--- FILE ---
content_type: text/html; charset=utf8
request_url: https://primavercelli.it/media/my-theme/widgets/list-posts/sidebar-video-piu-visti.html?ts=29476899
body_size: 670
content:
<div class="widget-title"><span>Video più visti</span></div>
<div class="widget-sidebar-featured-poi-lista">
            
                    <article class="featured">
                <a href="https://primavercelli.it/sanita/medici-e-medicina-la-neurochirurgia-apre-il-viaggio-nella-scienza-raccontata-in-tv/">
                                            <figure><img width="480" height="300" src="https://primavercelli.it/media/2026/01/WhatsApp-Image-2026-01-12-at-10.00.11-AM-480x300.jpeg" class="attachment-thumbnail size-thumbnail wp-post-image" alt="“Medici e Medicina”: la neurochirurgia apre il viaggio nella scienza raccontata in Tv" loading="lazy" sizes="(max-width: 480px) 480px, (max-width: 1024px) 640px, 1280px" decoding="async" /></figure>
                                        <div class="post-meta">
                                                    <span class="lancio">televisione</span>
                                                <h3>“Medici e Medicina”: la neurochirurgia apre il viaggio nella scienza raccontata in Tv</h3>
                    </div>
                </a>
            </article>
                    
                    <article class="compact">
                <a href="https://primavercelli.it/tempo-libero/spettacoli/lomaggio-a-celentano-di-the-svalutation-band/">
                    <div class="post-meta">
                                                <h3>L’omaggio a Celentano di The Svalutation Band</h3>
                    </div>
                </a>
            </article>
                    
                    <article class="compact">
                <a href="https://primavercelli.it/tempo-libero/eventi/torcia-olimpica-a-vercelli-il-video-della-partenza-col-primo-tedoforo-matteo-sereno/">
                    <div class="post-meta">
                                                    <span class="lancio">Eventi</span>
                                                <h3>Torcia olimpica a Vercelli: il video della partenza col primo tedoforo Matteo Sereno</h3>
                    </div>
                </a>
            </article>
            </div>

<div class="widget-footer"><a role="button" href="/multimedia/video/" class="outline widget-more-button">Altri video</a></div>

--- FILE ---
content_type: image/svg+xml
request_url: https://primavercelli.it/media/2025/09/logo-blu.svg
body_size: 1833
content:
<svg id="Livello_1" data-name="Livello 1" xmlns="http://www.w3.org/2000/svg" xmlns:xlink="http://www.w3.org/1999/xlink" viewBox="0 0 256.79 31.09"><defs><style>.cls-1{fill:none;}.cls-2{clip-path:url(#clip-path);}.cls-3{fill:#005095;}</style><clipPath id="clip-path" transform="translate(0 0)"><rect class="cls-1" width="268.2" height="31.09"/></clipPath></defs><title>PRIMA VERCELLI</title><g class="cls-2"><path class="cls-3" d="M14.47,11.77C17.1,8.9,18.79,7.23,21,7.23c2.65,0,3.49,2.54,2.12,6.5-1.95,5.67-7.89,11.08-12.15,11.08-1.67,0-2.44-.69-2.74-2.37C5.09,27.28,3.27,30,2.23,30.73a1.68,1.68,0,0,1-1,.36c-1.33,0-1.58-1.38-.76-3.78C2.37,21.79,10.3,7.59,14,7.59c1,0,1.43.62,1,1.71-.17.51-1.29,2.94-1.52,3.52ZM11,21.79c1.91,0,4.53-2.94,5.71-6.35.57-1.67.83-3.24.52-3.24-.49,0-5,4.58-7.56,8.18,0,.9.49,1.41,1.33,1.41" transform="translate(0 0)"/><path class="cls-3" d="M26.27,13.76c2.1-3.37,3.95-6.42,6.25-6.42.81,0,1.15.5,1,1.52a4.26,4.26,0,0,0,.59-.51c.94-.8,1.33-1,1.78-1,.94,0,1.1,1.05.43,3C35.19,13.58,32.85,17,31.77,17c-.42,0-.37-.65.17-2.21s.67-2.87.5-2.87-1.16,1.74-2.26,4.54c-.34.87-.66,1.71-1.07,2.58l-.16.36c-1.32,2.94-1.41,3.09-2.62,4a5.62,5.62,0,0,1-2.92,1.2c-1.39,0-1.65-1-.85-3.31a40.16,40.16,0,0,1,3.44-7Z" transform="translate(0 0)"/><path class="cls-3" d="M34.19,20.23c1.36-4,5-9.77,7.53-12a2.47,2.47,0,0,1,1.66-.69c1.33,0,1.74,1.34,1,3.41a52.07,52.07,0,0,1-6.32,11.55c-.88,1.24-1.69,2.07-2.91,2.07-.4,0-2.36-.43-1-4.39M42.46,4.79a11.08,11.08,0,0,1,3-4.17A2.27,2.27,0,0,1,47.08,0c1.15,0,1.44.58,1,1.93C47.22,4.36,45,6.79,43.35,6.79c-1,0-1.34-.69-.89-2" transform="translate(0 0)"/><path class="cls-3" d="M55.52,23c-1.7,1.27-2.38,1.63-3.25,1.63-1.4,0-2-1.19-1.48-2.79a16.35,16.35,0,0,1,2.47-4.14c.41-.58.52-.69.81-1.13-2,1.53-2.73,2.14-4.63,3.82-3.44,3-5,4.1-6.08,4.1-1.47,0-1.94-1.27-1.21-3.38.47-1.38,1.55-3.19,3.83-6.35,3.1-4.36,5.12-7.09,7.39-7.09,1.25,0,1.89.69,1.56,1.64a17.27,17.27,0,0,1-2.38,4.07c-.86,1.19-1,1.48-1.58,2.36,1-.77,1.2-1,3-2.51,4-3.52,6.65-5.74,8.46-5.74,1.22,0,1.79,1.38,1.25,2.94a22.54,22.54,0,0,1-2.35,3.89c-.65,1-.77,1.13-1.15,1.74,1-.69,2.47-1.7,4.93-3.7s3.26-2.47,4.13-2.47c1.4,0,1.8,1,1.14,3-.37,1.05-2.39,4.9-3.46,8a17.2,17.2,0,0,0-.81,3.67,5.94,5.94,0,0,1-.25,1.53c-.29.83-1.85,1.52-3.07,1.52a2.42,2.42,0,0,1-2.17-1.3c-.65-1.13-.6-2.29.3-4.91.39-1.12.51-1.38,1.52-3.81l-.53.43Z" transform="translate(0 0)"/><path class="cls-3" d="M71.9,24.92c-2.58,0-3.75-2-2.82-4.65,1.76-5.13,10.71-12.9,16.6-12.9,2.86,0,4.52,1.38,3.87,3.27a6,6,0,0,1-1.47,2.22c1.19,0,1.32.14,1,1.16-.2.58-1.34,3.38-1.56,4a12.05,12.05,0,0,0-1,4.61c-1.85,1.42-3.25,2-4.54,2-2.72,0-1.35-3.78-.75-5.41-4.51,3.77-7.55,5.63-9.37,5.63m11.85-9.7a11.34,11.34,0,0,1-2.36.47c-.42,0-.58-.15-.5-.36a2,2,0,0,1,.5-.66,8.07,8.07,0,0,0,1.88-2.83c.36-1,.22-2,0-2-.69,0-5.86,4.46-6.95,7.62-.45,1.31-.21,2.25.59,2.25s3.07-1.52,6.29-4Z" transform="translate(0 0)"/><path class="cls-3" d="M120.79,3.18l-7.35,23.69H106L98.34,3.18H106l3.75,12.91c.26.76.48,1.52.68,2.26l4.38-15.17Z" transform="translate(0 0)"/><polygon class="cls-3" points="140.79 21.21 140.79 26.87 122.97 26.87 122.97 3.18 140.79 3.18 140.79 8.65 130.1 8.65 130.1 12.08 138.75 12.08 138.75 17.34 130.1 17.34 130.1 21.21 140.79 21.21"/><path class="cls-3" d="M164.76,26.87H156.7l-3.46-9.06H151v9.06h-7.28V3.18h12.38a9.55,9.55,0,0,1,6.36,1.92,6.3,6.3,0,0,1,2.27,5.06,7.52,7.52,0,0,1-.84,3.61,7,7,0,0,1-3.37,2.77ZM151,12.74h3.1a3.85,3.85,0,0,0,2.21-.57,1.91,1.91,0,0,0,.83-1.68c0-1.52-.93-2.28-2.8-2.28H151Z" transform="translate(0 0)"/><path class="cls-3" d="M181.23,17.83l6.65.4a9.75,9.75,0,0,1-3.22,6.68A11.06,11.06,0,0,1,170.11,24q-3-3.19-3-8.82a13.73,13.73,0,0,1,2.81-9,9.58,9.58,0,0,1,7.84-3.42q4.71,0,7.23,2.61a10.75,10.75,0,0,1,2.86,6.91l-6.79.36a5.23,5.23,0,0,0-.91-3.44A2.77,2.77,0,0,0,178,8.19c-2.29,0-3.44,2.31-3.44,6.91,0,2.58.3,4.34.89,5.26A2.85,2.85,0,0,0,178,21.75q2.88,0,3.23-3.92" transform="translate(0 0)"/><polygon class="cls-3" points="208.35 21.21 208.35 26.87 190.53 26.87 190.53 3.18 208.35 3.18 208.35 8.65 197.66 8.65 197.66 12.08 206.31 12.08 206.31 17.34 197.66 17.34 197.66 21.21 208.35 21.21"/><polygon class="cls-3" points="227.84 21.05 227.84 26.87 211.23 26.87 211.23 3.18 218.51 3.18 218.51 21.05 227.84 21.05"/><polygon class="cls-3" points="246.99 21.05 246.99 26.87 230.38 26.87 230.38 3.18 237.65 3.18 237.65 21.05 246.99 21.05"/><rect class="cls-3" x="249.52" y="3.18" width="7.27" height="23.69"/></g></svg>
###
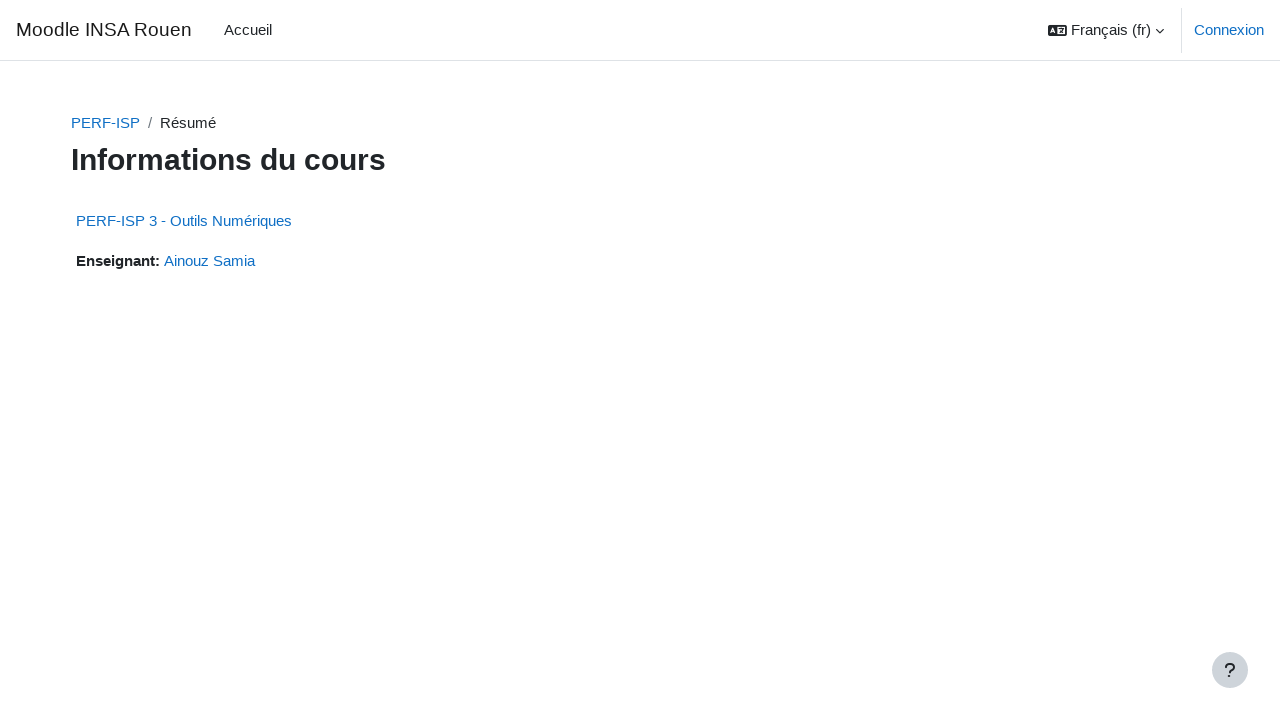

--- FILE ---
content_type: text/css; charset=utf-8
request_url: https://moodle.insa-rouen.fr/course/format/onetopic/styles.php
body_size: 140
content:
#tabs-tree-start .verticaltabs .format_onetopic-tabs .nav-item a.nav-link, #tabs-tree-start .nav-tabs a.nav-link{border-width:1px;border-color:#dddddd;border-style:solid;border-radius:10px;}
###
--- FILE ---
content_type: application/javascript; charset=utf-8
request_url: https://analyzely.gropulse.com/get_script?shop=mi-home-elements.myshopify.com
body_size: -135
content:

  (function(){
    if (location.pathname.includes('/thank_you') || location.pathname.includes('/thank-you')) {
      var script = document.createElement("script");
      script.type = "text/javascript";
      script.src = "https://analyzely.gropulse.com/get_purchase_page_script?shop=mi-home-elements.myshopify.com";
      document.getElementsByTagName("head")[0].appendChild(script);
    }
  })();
###
## WHAT THE EXERCISE ASKS
Nothing but a number should be given: the count of lines in the entries that contain the word "html".

## RESPONSE TO THE EXERCISE
2